Why would I even contemplate trying to work around firmly entrenched food aversions of mine? Well, there are some pretty impressive upsides to lacto-fermentation. For one thing, it's just about the lowest energy-input form of food preservation. You don't need to heat or significantly chill the food being preserved; a cool room will suffice. Over and above that though, lacto-fermentation is the only form of food preservation that gives you a product with more nutrients than the raw food contains. How does that work? The microorganisms doing the lacto-fermentation partially breakdown the food and in the process make more nutrients available to us than our own digestive systems can manage alone. The icing on the cake is that those microorganisms also create narrow-spectrum antibiotics that protect us from a handful of the most common food borne illness culprits (e. coli, listeria, clostridium). So when you eat lacto-fermented foods, you're protected in multiple ways from dietary related illness.
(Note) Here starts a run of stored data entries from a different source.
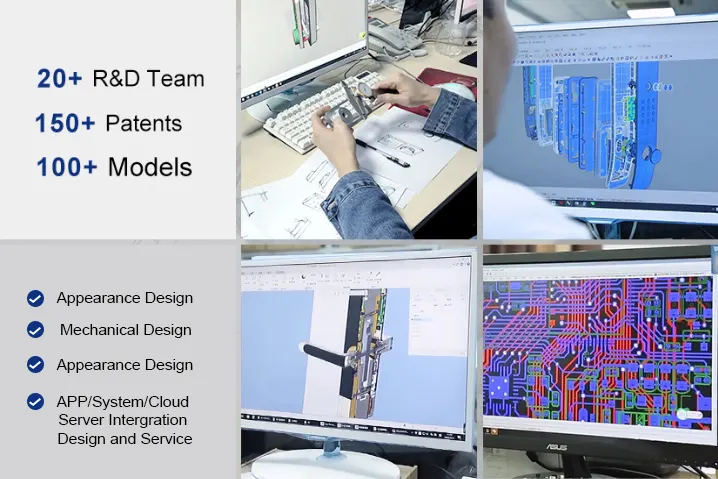 20+ R&D Team
150+ Patents
100+ Models

Appearance Design
Mechanical Design
Appearance Design
APP/System/Cloud Server Intergration Design and Service

ASUS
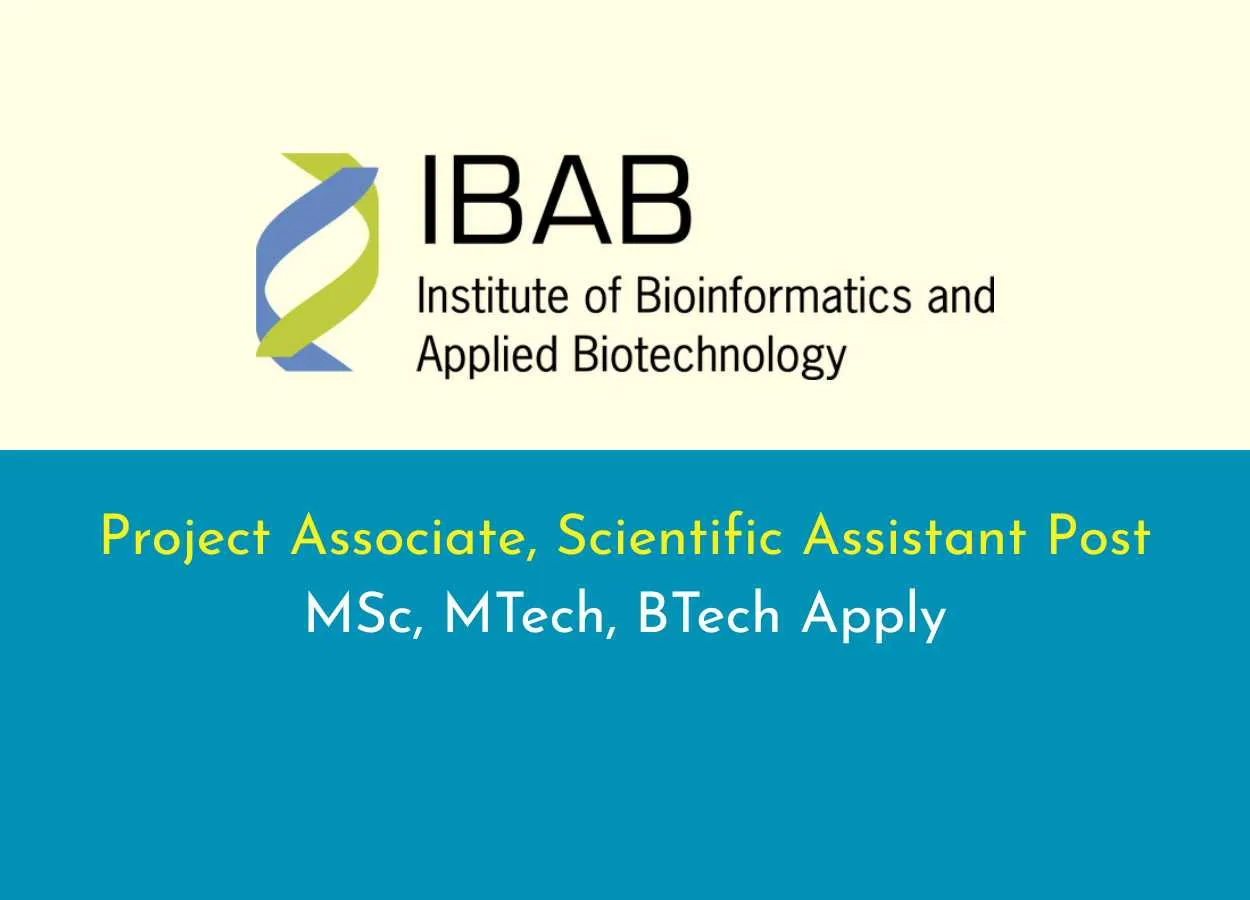 IBAB
Institute of Bioinformatics and Applied Biotechnology

Project Associate, Scientific Assistant Post
MSc, MTech, BTech Apply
So here's where the wheels in my brain really started spinning. Say you're a nutcase like me, and you're trying to provide as much of your own food as possible on a fairly limited amount of land. You have two challenges: produce enough calories, and produce enough nutrients. Most garden plants give you nutrients, but not too many calories. In order to provide both nutrients and calories you must allocate garden space to crops that supply these two different needs. Lacto-fermentation shifts the space requirements for these two goals.
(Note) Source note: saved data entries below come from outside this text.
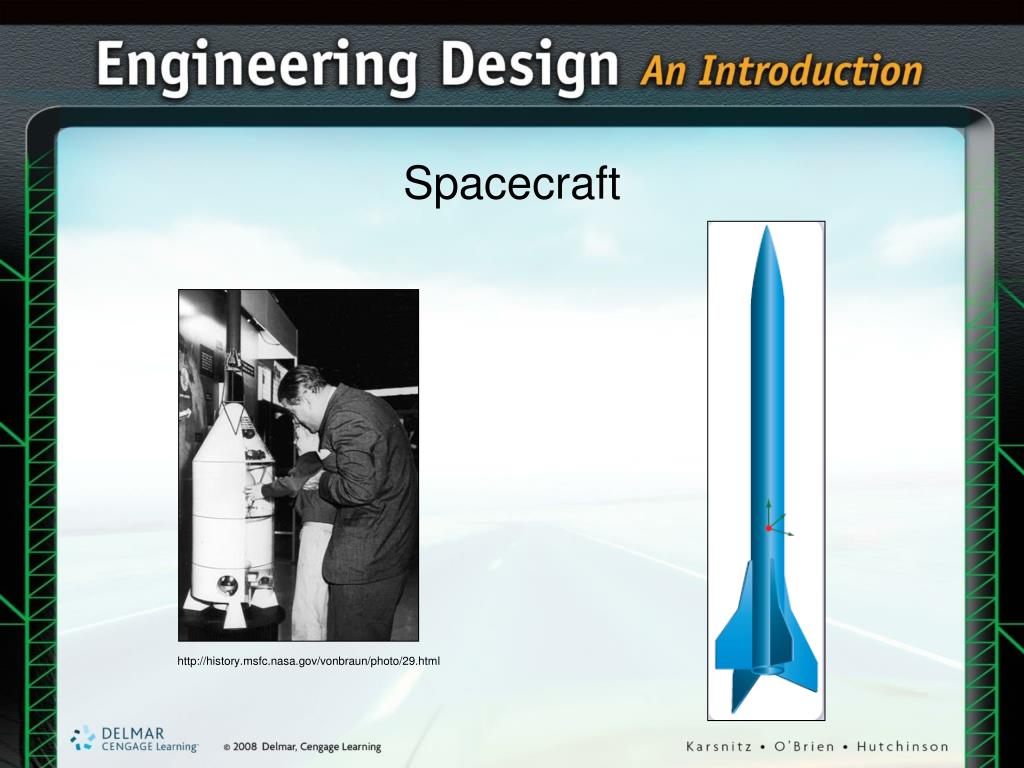 Engineering Design An Introduction

Spacecraft

http://history.msfc.nasa.gov/vonbraun/photo/29.html

DELMAR CENGAGE Learning

© 2008 Delmar, Cengage Learning

Karsnitz • O'Brien • Hutchinson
Let's say, for simplicity's sake, that you divide your 1000 square foot garden into two equal parts: one devoted to cabbage, and the other devoted to potatoes. Cabbages provide excellent nutrition (as well as fiber, by the way), while potatoes are an excellent calorie crop. Let's also say that you can technically meet your family's nutritional needs for the year with 500 square feet of cabbage. But perhaps 500 square feet of potatoes will only provide 40% of the calories needed to feed your family each year. If you can double the nutrition provided by cabbage through lacto-fermentation, you could sacrifice half the garden space given over to this crop without jeopardizing the nutrient needs of your family. If you give that space over to calorie crops, you could get that much closer to self-sufficiency.
My numbers here are entirely hypothetical. I don't know how exactly how much more nutrition results from lacto-fermentation. It probably varies by the vegetable or fruit that is lacto-fermented. Nor do I know how much space is needed to produce 40% of an adult's caloric needs in potatoes. But what's clear is that lacto-fermentation is an important tool that could allow some garden space to be reallocated to calorie crops without sacrificing all-important nutrition. The implications of this are potentially huge for those producing food on small plots of land. More nutrition from the same space, or the same nutrition from less space. I firmly believe that finding ways of increasing food production on - and food value from - small spaces is going to be critically important to future generations.
I'm going to try really hard to find lacto-fermented foods I enjoy eating. I'll start today with a homegrown head (or two) of cabbage, and will post later on how it goes. I plan to explore this method of food preservation over the next year. An acquaintance of mine fairly rhapsodized about a sauerkraut her mother used to buy from a Jewish market that included fresh cranberries and was seasoned with caraway. That sounds delicious to me! If you have any tried and true recipes for lacto-fermented vegetables (especially cabbage), I'd love it if you'd share them or point to them in the comments. And wish me luck!